WHAT YOU ARE ASKED TO DO.
In full and exactly, reproduce the entries below, but omit the pictures.
════════════════════
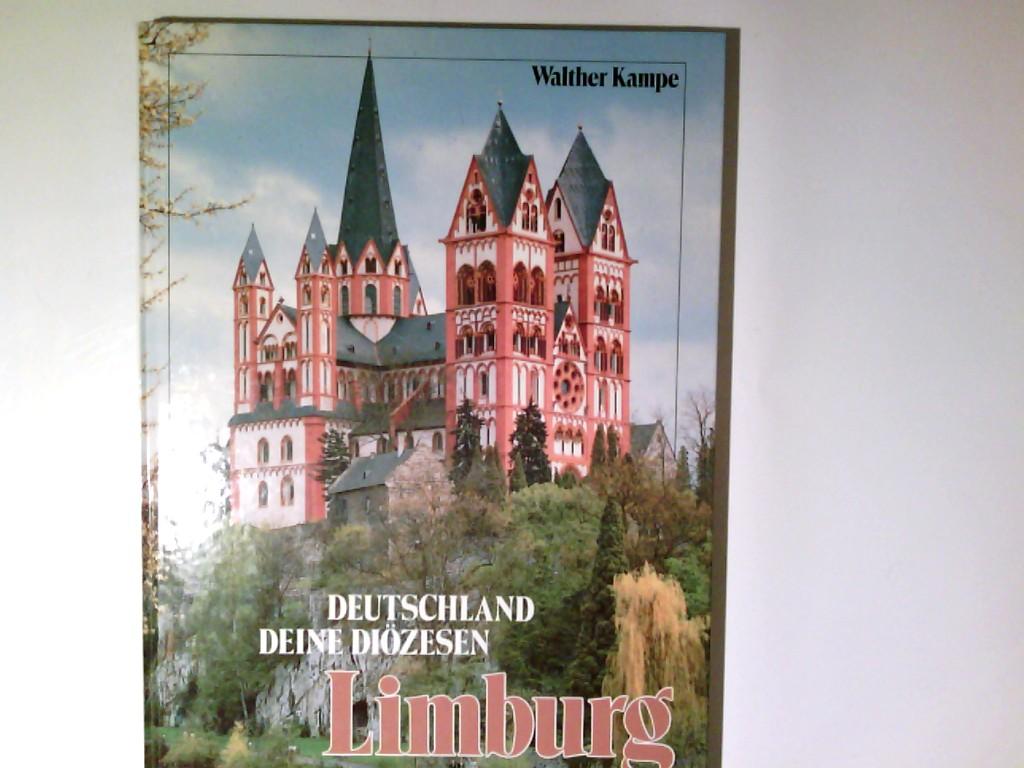 Bistum Limburg. von Walter Kampe. Mit einem Geleitw. von Franz Kamphaus, Deutschland deine Divzesen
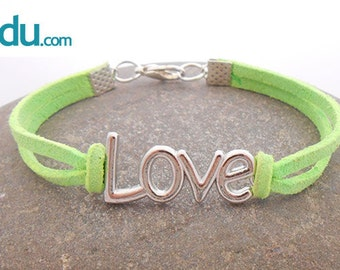 Bracelet suede with connector LOVE of metal plated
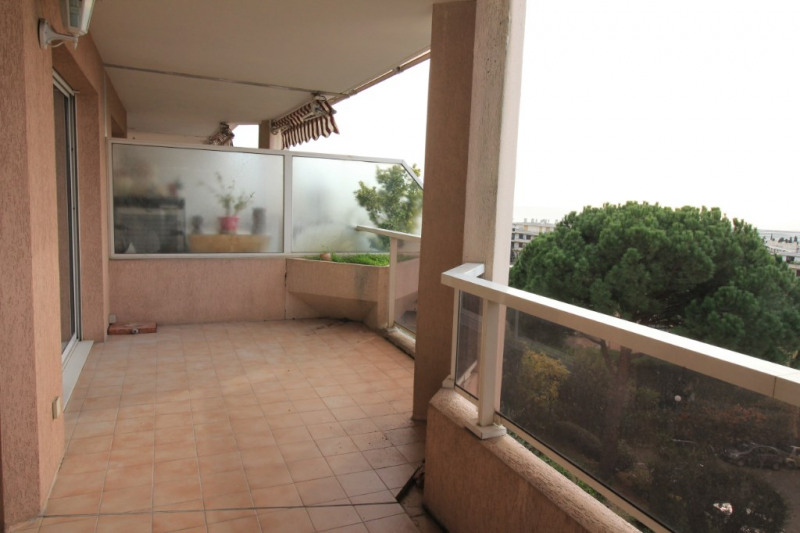 Sale apartment Nice 400 000€ - Picture 3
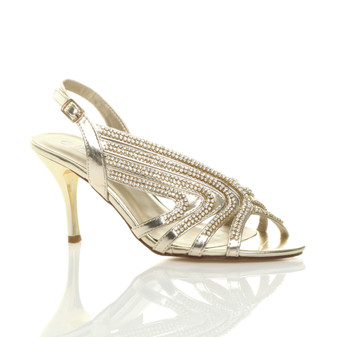 Front right side view of Gold PU High Heel Diamante Slingback Strappy Sandals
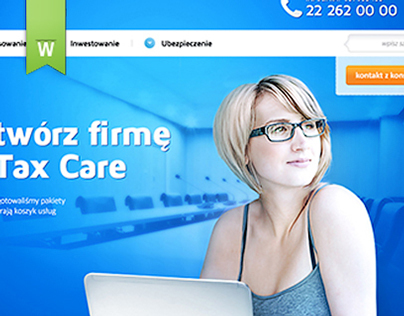 New Tax Care www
════════════════════
TASK RESULT.
 Bistum Limburg. von Walter Kampe. Mit einem Geleitw. von Franz Kamphaus, Deutschland deine Divzesen
 Bracelet suede with connector LOVE of metal plated
 Sale apartment Nice 400 000€ - Picture 3
 Front right side view of Gold PU High Heel Diamante Slingback Strappy Sandals
 New Tax Care www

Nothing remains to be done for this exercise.